5. As far as grounding your rcas I've only seen that when someone mistakenly touched the power to the rca and blew the ground tracing located on the headunit motherboard. But other than that without personally being able to touch it , I'm lost
I may have found the source of my stereo whine. I checked resistance from negative battery cable (at the battery) to the amp ground at my passenger side frame rail and only have .3 ohms resistance. I then checked the resistance from the negative battery cable (at the battery) to the alternator case and I have 3.3 ohms resistance. Tomorrow I'm going to build a quality 4ga cable to bolt from the back of alternator directly to the negative battery post and see if the cures the issue.
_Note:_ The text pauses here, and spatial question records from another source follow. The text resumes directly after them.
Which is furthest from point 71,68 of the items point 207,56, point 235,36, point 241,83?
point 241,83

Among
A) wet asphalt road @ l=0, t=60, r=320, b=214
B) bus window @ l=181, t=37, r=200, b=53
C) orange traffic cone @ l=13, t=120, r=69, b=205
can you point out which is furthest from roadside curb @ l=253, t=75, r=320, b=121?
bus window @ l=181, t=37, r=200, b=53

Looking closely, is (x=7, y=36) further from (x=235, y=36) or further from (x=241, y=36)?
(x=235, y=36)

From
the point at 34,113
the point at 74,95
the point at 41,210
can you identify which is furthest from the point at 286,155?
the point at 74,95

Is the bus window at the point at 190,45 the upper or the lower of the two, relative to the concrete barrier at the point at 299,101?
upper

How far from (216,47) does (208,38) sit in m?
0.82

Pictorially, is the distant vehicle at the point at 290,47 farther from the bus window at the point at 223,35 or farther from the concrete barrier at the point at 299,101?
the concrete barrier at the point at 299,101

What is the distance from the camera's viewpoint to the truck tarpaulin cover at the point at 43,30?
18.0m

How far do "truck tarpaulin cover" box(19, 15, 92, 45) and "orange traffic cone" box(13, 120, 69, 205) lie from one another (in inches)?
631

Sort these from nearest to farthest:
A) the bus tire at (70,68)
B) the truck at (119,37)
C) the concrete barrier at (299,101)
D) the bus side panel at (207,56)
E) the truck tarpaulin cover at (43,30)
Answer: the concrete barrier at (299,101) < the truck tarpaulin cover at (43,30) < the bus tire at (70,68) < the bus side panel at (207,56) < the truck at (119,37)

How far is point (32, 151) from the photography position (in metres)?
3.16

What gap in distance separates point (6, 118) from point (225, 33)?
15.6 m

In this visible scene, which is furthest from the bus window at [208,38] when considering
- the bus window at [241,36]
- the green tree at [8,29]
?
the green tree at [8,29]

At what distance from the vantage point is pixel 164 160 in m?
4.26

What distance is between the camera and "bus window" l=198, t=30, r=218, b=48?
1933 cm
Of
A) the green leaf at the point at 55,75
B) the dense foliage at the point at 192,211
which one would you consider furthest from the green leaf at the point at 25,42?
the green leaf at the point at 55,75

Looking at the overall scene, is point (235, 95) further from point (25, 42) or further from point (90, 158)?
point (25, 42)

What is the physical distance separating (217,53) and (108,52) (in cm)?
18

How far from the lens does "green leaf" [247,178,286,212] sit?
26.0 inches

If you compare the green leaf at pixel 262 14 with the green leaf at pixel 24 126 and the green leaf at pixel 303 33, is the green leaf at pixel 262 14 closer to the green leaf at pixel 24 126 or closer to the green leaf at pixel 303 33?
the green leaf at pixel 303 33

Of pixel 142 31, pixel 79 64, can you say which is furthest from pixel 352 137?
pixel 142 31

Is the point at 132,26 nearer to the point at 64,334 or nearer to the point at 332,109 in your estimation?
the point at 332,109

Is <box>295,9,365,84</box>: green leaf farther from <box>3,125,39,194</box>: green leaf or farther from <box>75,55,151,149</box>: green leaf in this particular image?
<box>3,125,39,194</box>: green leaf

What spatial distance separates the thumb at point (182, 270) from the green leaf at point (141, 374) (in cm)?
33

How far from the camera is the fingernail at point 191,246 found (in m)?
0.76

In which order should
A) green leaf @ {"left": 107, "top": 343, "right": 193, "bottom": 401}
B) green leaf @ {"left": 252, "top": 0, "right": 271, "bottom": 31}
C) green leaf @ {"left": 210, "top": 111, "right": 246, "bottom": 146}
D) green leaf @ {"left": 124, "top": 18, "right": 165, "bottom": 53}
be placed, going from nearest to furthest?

I further need to double check resistance from my negative battery cable to the engine and to the chassis and fender and if any connections show anything more than .5 ohms I'll address that as well.
You may consider this. I, for some reason thought you had done this already.
[ame]https://youtu.be/gnmXKjm3tZE?t=12[/ame] I've also seen suggested doing what you're planning only using single or double O wire.
Yes I already have the "big 3" from Gary at Innovative Wiring. There's really no reason to go any larger on the ground wire to the alternator case than the power supply wire to the amp.
Well, I've decided to switch decks and now getting ready to install an Alpine ILX W650 double din deck. Bought the Etchus kit and I have everything else so hopefully Sunday I will start the project. Maybe my stereo whine will go away too.
Have you tried unpluging the regulator power to the alternator and then running the engine without the alternator? If the wine stops it might be the alternator not the stereo system.